Following is a review from the September 05 issue of Unsigned Magazine:
“If you love guitar driven instrumentals, you have to - let me repeat this - YOU HAVE TO buy this cd. The genre of the cd is world fusion, and indeed, the songs are very exotic, a mixture of flamenco, gypsy, and something “other” that I can’t place, but so exquisitely beautiful, you’re immediately transported away from the humdrum of everyday. The music is as fascinating as the story of the musician himself, a man who somehow learned to draw incredible sounds from the guitar while surrounded by the chaos of wartime Sarajevo. There is a depth to each of the songs on this cd that words can’t really explain and the best I can say is that Amir Beso is easily on the caliber of Santana or Jimi Hendrix in terms of raw talent. I don’t believe there’s one song on this cd that you won’t love.”
© Unsigned Magazine
“Coming out of Seattle by way of Sarajevo, Amir Beso has put together a guitar player’s dream set with “Fatamorgana.” Taking hints of Flamenco and Classical styles and mixing them with bits of Jazz, Folk and even Rock, Beso proves to be one of the best players this side of the Atlantic.

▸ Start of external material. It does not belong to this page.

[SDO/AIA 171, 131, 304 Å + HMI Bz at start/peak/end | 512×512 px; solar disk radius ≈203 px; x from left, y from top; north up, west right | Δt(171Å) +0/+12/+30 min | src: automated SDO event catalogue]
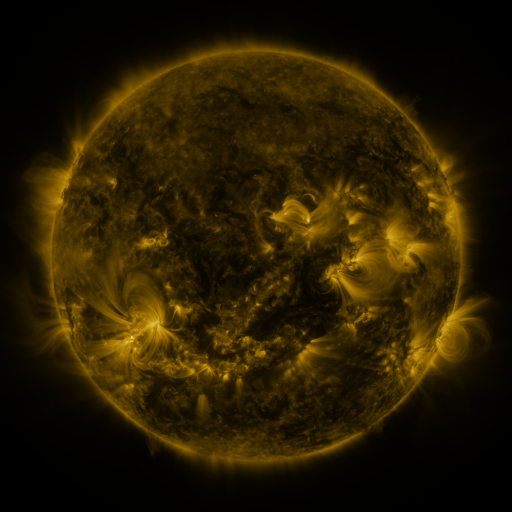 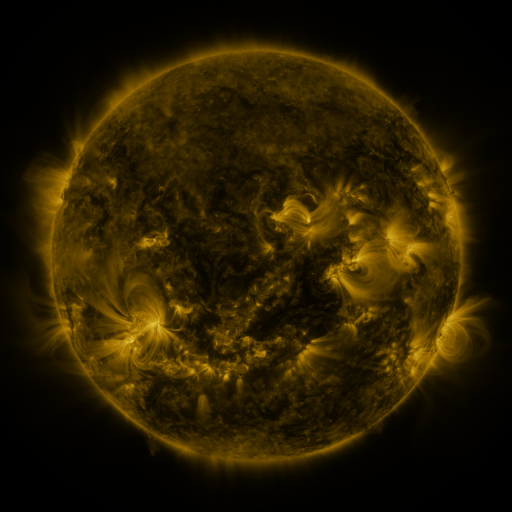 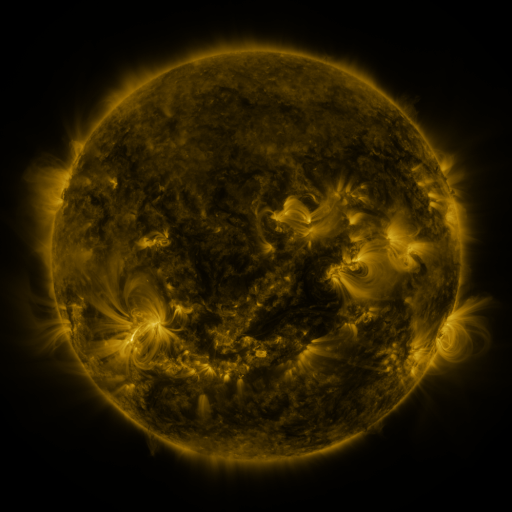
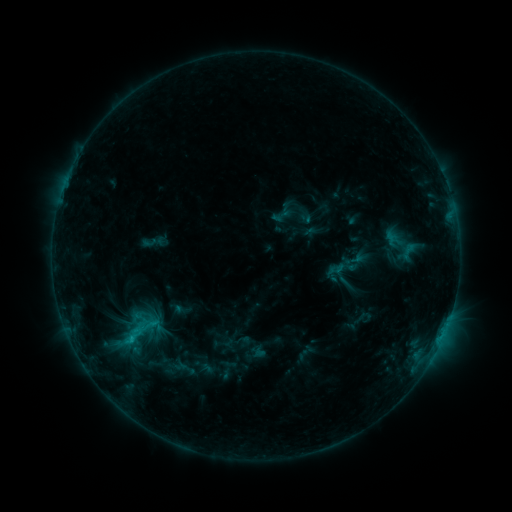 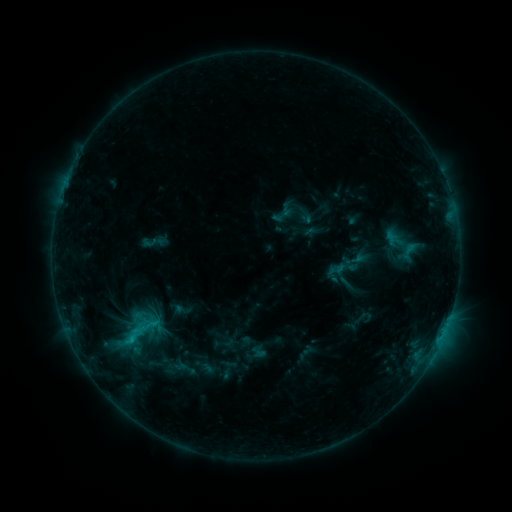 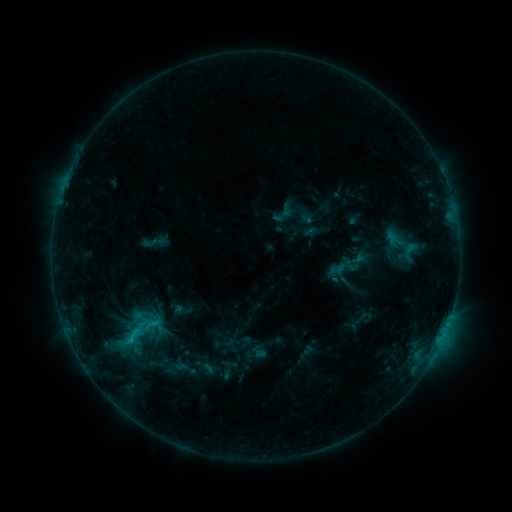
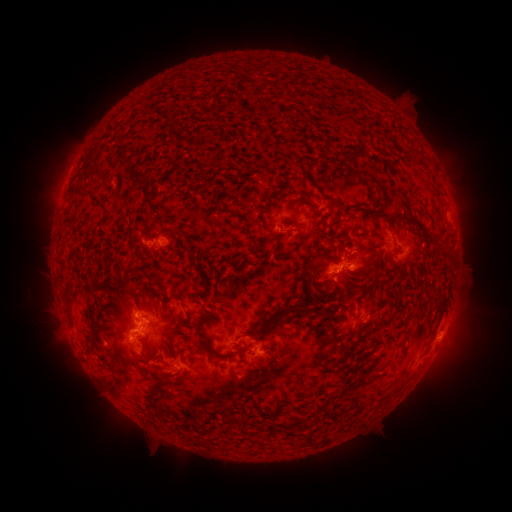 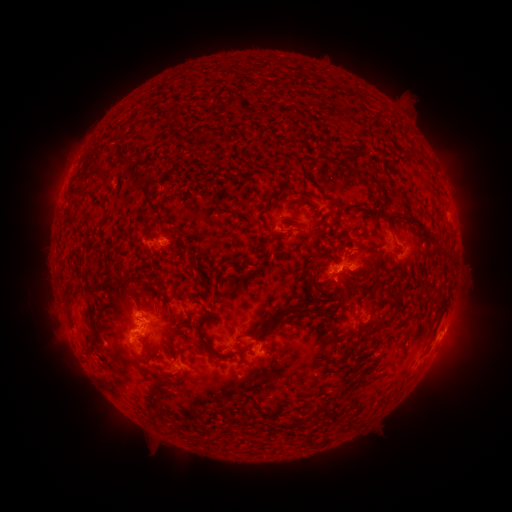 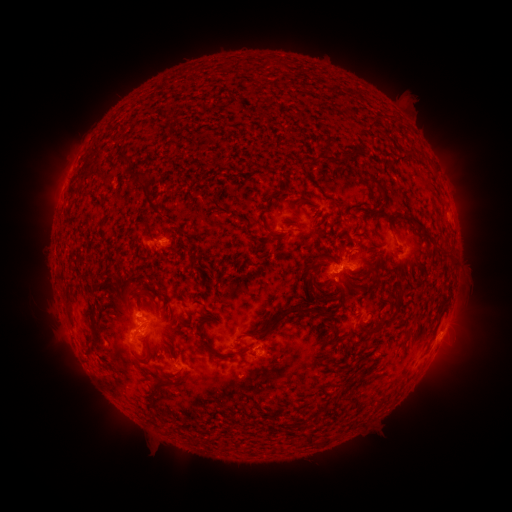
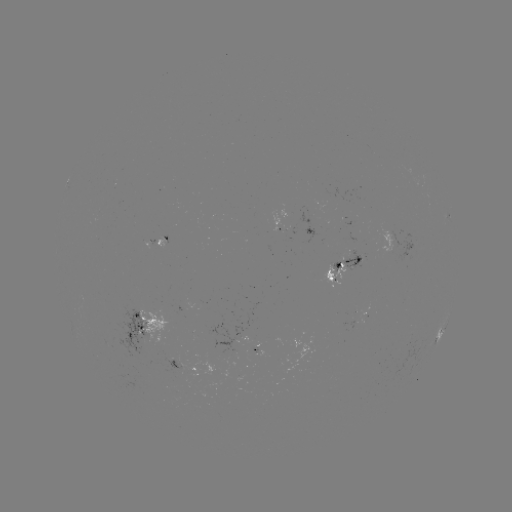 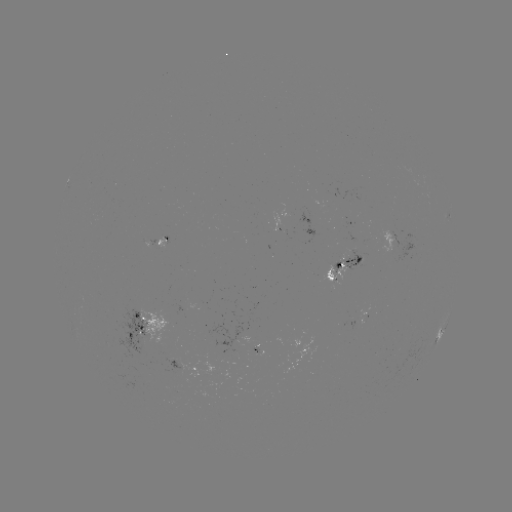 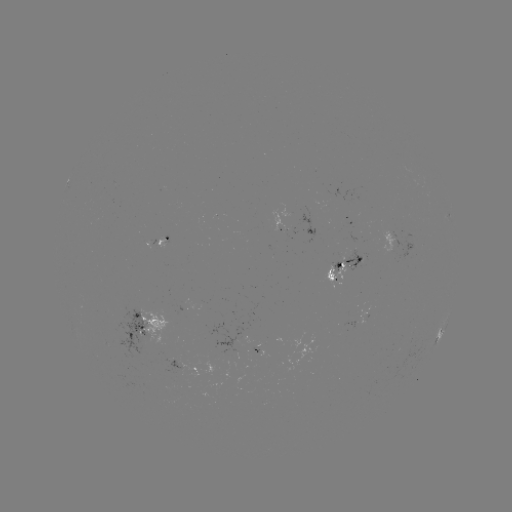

This release was written, recorded, mixed, produced and mastered by Beso. This is an artist with many talents, and the best of them is his ability to write the magical melodies you hear on “Fatamorgana.” All of his talents come to life as he precisely picks strings that cry out with an urgency and a soul. Each song seems to have a beating heart and a personality.
Surviving in a war-torn Sarajevo for many years, Beso conveys the spirit of the time through his instrument in songs like “Balkan Nights” and “Sweet Solitude.” There are so many emotions flowing through these songs, it’s difficult to finger just one or two. The solemn grace and sensitivity that emanates from “Laura’s Lullaby” and “Mikey’s Song,” are offset by the playful bounce of tunes like “Gypsyland” and “Caravan.” This is instrumental guitar music of the highest caliber.” - Scott Itter, DrMusic.org
“Virtuoso is a word too often tossed about lightly. But, it would not be out of place in describing this album and the Balkan-born musician whose work it represents.
Amir Beso is, in the best sense of the word, a virtuoso. You don’t even have to like the kind of music on his album, Fatamorgana, to admit his virtuosity. It’s evident by the precise fingering and fretting that this is a skilled guitarist.
Fatamorgana offers a pleasant listening experience. It’s an exotic mix -- flamenco, gypsy, Middle Eastern -- but with a modern twist perhaps owing to Beso’s early immersion in metal and rock.
From the title track to “Balkan Nights” and the lovely lullaby written for his wife, there’s a lot of passion and just plain good listening in those 10 tracks.” - John R. Lindermuth, Rambles Magazine
Amir Beso is among five nominees/finalists up for 2006 Independent Music Awards in the World Fusion category. His debut solo album “Fatamorgana” is nominated for 2006 Album of the Year.(http://www.musiciansatlas.com/pages/ima_finalists.asp)
Indie Acoustic Project, which “celebrates the best in innovative, independent acoustic music” included Amir Beso’s album “Fatamorgana” among three nominees for the “Best CD of 2005 Award” in category World Music - Latin.